— start Extracted text —
Book Review: The Expeditioners and the Treasure of Drowned Man’s Canyon by S. S. Taylor
If you love adventurous kids, mysterious maps, hidden canyons, and steam-powered everything, you won’t want to miss The Expeditioners, the first installment in what promises to be a very exciting middle grade series.
The West kids — Zander, Kit, and MK — are the orphaned children of famous explorer Alexander West, who rose to fame and fortune exploring new lands, then died under mysterious circumstances, leaving the three kids to fend for themselves. And when I say new lands, I really mean New Lands: Several decades earlier, after computers and electricity were proven unreliable and were discarded, explorers discovered New Lands hidden amidst the lands already known. Apparently, all those earlier maps were wrong, and the globes we all rely upon are really just quaint relics. The current world includes places such as the New North Polar Sea, Fazia, and Deloia, and exploring and cartography are among the most esteemed and sought-after vocations.
Unfortunately, the BNDL (Bureau of Newly Discovered Lands) is in control and is awfully shady. Current policy seems to be to discover resource-rich new worlds and then plunder them for all they’re worth. It’s becoming clear to the West kids that perhaps their dad wasn’t entirely pleased with BNDL’s approach — and it’s starting to seem that the feeling was mutual. The kids are being watched, and when our narrator, Kit, receives a package from a stranger in the market, it sets off a chain of events that will lead the kids into danger as well as excitement.
As The Expeditioners moves forward, Kit and his siblings, along with their new friend Sukey, daughter of a famous explorer herself, set out to solve a puzzle left behind by Alexander. Hidden maps and secret codes lead the gang to a daring escape from BNDL agents and on a mad cross-country dash toward a legendary treasure lost centuries earlier in the canyons of Arizona. The government wants the treasure too, and it’s a race to see who will find it first — if it exists at all.
— end Extracted text —
Job 1>
How many lines in the rows below contain the word "nearer"? Reply with the number alone.
— start Records —
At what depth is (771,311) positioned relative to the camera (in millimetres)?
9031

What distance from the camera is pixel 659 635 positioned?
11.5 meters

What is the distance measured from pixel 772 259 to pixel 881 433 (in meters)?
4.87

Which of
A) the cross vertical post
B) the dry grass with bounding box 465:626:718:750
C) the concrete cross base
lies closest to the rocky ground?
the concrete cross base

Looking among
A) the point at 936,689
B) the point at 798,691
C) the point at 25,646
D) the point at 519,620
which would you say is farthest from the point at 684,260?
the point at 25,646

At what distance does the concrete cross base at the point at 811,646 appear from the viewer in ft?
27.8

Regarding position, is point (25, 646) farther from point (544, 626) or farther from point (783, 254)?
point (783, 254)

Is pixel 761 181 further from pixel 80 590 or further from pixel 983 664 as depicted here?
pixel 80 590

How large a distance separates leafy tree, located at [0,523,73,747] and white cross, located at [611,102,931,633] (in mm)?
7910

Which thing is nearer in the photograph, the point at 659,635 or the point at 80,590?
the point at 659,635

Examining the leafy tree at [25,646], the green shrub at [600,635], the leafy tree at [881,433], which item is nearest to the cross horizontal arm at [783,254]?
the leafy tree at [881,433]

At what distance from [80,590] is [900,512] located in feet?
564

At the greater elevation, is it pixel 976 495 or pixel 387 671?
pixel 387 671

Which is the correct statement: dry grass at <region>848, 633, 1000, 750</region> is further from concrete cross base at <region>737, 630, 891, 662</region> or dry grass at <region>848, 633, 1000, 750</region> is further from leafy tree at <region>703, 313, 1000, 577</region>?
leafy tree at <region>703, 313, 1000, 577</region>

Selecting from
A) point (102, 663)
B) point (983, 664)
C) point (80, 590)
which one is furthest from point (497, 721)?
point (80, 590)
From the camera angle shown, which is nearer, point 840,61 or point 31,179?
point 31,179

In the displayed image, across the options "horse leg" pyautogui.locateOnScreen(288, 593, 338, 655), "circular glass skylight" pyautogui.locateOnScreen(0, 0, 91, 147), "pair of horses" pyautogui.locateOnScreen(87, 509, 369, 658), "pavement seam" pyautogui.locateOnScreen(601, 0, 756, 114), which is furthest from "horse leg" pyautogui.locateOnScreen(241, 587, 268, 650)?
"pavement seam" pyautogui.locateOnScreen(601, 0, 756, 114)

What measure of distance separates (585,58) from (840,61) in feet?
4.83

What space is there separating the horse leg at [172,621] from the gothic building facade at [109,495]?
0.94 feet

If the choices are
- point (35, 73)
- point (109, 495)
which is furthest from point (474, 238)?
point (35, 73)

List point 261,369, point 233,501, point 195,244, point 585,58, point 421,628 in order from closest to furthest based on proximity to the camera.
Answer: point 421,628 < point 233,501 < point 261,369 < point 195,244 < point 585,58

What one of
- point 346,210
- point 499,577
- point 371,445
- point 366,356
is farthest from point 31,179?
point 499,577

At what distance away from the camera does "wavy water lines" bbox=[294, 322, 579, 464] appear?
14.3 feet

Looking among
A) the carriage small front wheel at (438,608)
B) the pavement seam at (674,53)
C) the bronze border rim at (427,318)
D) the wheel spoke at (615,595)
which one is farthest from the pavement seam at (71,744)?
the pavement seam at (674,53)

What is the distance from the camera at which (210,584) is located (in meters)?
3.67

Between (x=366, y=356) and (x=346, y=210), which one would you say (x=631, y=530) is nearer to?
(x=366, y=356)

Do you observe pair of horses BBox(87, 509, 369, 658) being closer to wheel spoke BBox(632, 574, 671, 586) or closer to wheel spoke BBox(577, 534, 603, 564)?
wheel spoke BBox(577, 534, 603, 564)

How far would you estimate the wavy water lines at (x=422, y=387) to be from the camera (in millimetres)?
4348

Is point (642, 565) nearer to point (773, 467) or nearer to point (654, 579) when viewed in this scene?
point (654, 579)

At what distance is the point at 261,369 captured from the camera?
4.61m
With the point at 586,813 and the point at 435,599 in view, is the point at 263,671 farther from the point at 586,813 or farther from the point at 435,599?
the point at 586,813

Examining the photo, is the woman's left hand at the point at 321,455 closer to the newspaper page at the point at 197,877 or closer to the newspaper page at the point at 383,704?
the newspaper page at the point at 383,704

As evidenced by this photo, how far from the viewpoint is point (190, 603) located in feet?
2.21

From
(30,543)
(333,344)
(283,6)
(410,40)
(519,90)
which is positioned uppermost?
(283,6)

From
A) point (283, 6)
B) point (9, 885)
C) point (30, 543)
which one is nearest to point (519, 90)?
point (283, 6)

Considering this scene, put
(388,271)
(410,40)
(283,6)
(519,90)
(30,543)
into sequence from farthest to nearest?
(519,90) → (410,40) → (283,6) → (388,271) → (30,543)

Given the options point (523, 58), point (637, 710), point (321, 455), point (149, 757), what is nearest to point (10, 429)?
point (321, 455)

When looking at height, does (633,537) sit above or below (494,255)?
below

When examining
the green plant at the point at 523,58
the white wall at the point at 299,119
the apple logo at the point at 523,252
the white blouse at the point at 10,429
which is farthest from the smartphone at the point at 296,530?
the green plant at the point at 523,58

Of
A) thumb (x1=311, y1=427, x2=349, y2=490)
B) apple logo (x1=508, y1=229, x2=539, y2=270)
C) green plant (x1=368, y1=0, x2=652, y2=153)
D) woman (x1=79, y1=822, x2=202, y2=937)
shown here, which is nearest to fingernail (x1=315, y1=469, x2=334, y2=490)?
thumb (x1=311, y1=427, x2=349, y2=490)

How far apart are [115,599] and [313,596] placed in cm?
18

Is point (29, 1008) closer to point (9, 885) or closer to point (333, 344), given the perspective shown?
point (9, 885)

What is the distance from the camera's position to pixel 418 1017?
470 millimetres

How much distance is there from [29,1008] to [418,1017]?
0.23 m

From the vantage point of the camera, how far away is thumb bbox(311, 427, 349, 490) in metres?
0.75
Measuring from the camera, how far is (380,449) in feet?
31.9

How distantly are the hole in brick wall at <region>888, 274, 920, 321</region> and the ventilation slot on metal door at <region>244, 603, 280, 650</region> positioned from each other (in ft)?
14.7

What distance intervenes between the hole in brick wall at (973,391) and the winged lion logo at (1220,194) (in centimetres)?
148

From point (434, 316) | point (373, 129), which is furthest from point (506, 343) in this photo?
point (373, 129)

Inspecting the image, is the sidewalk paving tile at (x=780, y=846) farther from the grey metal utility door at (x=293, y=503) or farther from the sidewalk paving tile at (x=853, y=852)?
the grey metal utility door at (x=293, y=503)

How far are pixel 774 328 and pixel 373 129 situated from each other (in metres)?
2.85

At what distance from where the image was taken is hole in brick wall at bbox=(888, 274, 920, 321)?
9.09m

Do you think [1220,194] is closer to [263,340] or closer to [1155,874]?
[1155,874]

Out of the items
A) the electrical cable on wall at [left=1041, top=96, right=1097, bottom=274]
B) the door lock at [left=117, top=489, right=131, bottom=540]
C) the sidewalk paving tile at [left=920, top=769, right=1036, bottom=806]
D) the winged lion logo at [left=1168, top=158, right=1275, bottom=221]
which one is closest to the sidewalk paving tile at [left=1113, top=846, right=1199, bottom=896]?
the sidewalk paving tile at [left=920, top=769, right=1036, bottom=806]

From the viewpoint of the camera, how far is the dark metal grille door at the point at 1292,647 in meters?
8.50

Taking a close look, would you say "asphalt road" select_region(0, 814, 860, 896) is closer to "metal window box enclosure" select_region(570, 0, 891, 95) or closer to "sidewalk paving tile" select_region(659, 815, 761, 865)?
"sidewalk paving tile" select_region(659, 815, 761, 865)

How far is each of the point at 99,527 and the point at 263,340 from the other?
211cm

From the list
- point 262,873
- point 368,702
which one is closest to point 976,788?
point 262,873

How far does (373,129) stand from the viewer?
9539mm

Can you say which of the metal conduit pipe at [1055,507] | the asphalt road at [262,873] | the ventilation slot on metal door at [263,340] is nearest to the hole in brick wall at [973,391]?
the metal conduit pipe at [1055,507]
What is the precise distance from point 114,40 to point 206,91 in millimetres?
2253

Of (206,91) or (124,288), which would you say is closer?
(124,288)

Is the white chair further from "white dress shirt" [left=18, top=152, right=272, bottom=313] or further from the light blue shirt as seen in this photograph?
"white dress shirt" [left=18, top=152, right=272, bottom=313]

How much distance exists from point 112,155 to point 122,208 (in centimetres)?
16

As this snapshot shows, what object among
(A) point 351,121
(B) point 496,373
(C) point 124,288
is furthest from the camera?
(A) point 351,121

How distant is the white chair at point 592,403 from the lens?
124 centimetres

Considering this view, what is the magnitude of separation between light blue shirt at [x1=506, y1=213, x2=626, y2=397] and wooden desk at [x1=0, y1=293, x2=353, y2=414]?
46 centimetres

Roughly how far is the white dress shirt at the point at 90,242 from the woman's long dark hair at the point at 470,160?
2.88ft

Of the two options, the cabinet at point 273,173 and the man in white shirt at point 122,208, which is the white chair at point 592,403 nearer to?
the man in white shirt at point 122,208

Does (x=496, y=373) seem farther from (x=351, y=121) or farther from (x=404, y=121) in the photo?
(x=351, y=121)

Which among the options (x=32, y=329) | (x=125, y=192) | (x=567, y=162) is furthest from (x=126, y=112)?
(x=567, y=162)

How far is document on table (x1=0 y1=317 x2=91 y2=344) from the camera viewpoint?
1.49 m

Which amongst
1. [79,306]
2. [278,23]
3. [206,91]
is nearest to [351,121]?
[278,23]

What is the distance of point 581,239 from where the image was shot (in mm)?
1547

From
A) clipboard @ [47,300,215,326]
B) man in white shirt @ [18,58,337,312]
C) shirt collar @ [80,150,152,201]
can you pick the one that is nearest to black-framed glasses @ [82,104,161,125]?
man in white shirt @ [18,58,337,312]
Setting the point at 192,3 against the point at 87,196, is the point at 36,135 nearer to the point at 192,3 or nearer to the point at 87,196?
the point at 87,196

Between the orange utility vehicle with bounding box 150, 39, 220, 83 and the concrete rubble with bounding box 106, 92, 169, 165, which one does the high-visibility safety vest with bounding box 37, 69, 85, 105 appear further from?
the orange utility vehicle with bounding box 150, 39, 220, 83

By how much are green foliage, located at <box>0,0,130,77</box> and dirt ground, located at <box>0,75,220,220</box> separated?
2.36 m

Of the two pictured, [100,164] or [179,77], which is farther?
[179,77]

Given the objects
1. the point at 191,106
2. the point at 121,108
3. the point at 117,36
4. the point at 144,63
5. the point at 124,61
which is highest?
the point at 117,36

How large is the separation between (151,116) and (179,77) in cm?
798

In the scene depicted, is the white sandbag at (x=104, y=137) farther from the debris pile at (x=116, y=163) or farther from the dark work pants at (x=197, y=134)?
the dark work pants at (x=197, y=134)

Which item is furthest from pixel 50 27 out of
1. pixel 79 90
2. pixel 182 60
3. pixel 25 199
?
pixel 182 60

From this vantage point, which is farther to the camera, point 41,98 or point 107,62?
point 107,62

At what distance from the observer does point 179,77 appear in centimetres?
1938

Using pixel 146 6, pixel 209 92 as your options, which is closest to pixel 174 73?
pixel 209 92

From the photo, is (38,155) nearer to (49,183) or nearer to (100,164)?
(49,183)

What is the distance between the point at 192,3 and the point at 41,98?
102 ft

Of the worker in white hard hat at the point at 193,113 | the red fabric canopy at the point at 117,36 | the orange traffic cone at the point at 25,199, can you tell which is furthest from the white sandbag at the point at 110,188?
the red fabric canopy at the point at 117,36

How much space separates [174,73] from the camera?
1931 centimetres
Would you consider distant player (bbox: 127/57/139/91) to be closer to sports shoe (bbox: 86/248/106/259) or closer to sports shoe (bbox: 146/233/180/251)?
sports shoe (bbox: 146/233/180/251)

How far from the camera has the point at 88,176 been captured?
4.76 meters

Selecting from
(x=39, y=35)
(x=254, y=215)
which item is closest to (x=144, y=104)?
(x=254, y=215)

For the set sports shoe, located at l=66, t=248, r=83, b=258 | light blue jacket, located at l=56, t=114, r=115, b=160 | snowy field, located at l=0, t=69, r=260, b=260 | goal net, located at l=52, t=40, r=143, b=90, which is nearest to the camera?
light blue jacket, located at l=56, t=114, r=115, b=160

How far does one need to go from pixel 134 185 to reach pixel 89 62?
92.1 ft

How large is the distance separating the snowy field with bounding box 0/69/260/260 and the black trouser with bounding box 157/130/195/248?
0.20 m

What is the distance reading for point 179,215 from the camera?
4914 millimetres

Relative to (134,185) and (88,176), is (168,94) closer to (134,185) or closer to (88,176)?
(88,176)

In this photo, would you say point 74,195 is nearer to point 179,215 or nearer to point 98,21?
— end Records —
Job 2>
In the book review, what does BNDL stand for?

Full answer 1>
8

Full answer 2>
Bureau of Newly Discovered Lands